Congrats to anyone who owned a stake in Netflix (NASDAQ:NFLX) prior to Monday’s close. As for anyone who didn’t have a stake by that point in time, sorry, but you missed the overnight, post-earnings gain of 25%.
It’s tempting to go ahead and pile on anyway, and many investors did exactly that, not wanting to miss out on any further upside should it materialize. For those investors who still are on the fence about stepping in after the surge, however, here’s one small piece of advice:
Stay on the fence for a little while longer.
Numbers Don’t Lie …
On the off chance you haven’t heard already, Netflix earned 31 cents per share in the first quarter of 2013. That’s much better then estimates of 19 cents, and way better than the loss of 8 cents per share a year earlier. Revenue of $1.02 billion was right in line with analyst estimates, and handily beat last year’s Q1 top line of $870 million.

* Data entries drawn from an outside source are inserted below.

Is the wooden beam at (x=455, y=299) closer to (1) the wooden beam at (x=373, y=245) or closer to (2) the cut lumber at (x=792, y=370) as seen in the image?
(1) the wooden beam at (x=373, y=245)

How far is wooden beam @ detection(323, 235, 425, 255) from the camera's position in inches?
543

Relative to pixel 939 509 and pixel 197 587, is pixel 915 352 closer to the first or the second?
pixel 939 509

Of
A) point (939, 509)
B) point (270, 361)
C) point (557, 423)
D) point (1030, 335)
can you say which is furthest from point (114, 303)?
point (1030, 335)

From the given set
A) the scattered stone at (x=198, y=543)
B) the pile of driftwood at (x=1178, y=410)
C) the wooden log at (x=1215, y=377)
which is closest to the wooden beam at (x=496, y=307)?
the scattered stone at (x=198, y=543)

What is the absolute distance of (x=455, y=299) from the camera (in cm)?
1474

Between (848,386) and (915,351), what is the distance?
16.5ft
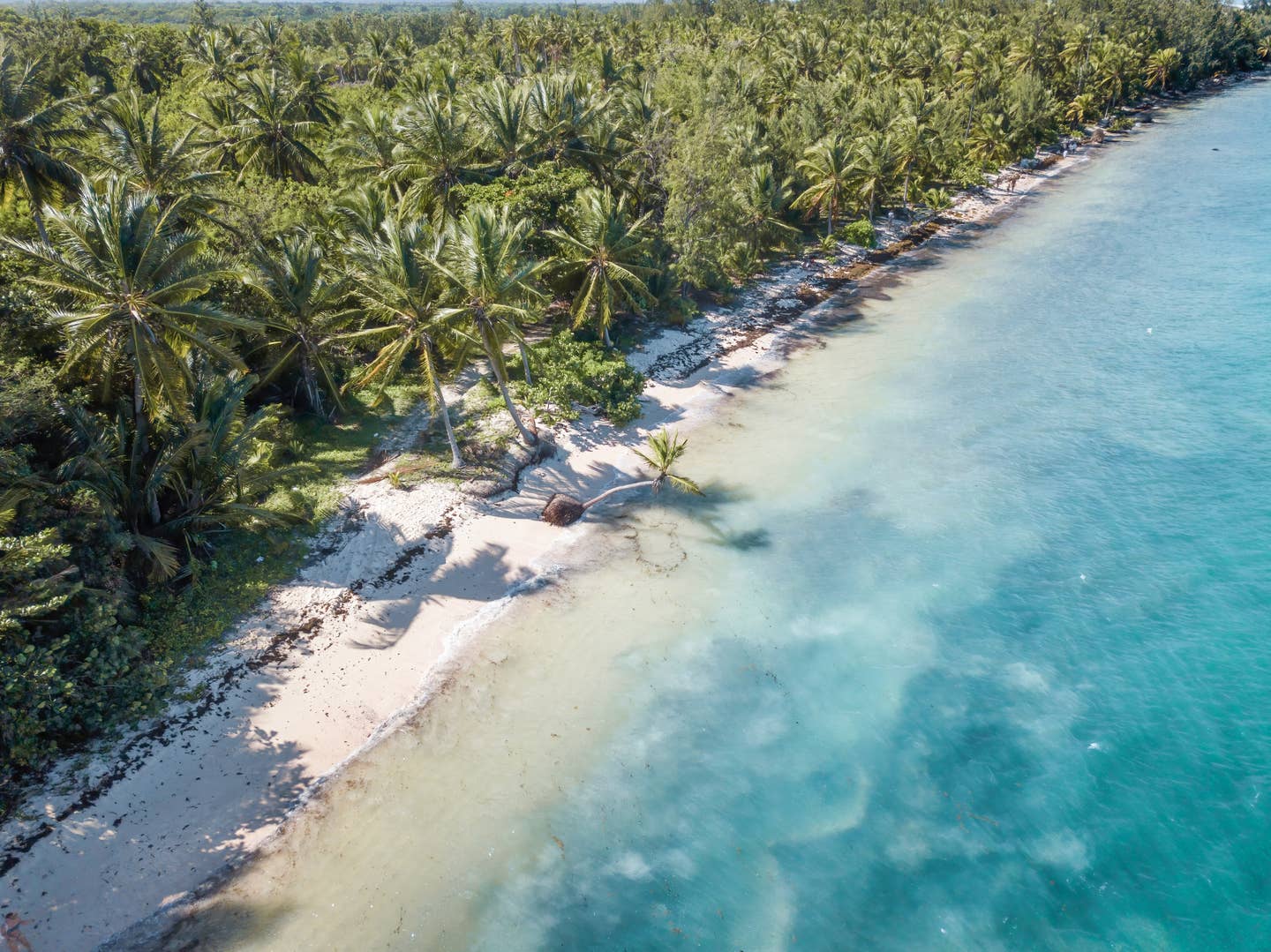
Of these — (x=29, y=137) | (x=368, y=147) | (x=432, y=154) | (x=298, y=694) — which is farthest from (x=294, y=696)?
(x=368, y=147)

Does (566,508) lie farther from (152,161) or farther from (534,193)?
(152,161)

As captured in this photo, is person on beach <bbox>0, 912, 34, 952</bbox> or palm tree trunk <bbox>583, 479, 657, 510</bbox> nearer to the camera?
→ person on beach <bbox>0, 912, 34, 952</bbox>

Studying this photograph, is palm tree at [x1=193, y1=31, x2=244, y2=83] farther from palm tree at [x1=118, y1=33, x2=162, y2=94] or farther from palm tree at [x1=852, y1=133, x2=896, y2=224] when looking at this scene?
palm tree at [x1=852, y1=133, x2=896, y2=224]

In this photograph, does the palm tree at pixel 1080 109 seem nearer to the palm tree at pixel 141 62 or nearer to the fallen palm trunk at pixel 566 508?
the fallen palm trunk at pixel 566 508

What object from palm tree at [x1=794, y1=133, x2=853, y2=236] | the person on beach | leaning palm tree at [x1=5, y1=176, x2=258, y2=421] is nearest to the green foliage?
leaning palm tree at [x1=5, y1=176, x2=258, y2=421]

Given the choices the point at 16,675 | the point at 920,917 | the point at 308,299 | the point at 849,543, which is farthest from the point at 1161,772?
the point at 308,299

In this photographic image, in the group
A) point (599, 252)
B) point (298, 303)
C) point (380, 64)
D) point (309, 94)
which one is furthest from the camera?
point (380, 64)
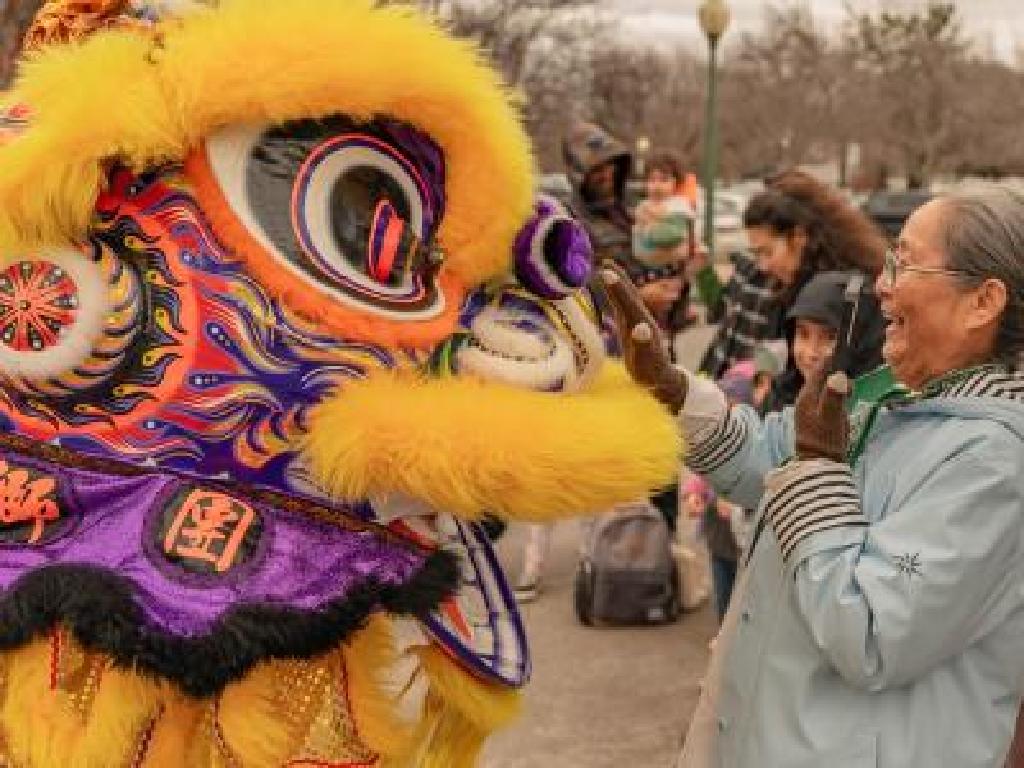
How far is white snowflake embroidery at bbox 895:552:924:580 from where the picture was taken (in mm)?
1623

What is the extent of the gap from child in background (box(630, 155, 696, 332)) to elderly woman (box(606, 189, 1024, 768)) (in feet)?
9.66

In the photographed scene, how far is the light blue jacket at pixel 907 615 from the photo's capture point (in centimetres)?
164

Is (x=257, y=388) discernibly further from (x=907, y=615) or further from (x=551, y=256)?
(x=907, y=615)

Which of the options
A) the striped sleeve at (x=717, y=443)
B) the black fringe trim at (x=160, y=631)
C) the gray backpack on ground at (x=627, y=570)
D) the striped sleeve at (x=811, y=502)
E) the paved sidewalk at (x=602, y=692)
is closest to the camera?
the black fringe trim at (x=160, y=631)

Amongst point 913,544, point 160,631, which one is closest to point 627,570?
point 913,544

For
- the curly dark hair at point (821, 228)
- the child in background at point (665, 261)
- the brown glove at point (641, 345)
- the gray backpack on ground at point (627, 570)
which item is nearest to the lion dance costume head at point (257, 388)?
the brown glove at point (641, 345)

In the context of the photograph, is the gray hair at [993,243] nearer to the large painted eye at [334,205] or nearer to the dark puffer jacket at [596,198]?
the large painted eye at [334,205]

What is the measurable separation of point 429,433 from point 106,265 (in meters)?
0.46

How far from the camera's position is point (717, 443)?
2.20 meters

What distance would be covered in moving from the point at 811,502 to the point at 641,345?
433mm

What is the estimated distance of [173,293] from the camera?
5.63ft

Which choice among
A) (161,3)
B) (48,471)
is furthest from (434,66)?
(48,471)

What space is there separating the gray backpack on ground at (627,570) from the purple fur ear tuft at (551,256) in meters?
2.82

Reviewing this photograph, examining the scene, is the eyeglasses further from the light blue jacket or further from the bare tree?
the bare tree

As compelling as the numbers were, they’re not the reason investors went hog-wild. It was the huge jump in the number of subscribers Netflix can boast that sparked the stock’s meteoric rise. All told, the streaming-video company is now 29.2 million domestic members strong — an increase of more than 2 million since the end of Q4 2012. Assuming more of the same is on the way, Netflix is now expecting a similarly impressive improvement for Q2.
It looks as if the company’s original content like House of Cards ended up being a customer draw after all.
… But They Don’t Tell the Whole Story, Either
The recent Netfllix M.O. hasn’t exactly been a veiled one: acquire more high-quality content, confident that future subscriber growth will more than pay for it later.
And on the surface, the model seems to be working. After all, the top line swelled by 8.2% on a quarter-to-quarter basis on about a 7.3% increase in the company’s head-count during Q1. Between the fourth quarter and the first quarter, net income was up 38%. The math, for all intents and purposes, more than makes sense.
Problem: It’s the math that’s not showing up on the common accounting statements that makes NFLX less than compelling.
In simplest terms, all this fresh digital content that Netflix is spending a fortune on to acquire doesn’t show up on the balance sheet when it’s acquired — it shows up when it’s used. These liabilities are finite, however, and clarified in the text portion of the quarterly SEC filing. They’re appropriately called “off balance sheet” liabilities.
Care to guess how much in “off balance sheet” liabilities Netflix has looming as of the end of Q1? A total of $3.3 billion. That’s on top of the $2.7 billion it actually has on the balance sheet as of the end of the quarter (up from the previous quarter’s $2.6 billion).
For perspective, Netflix is a $12.15 billion company with about $1 billion in liquid or near-liquid assets that drove a little more than $1 billion in sales last quarter and only turned $2.7 million of it into a profit. Granted, the business model isn’t necessarily designed to be — or even required to be — a high-margin one, but that’s still cutting it a little close.
Oh, that $2.7 million is but a fraction of the average income of just under $8 million per quarter in 2012, which is just a fraction of the $60 million-plus in quarterly income the company was producing in 2011.
That diminishing income should alarm current shareholders.
It Gets Worse
As alarming as that trend might be, if you want to see a real red flag, take a close look at Netflix’s cash flow statement (where all those content costs are at least amortized) for last quarter.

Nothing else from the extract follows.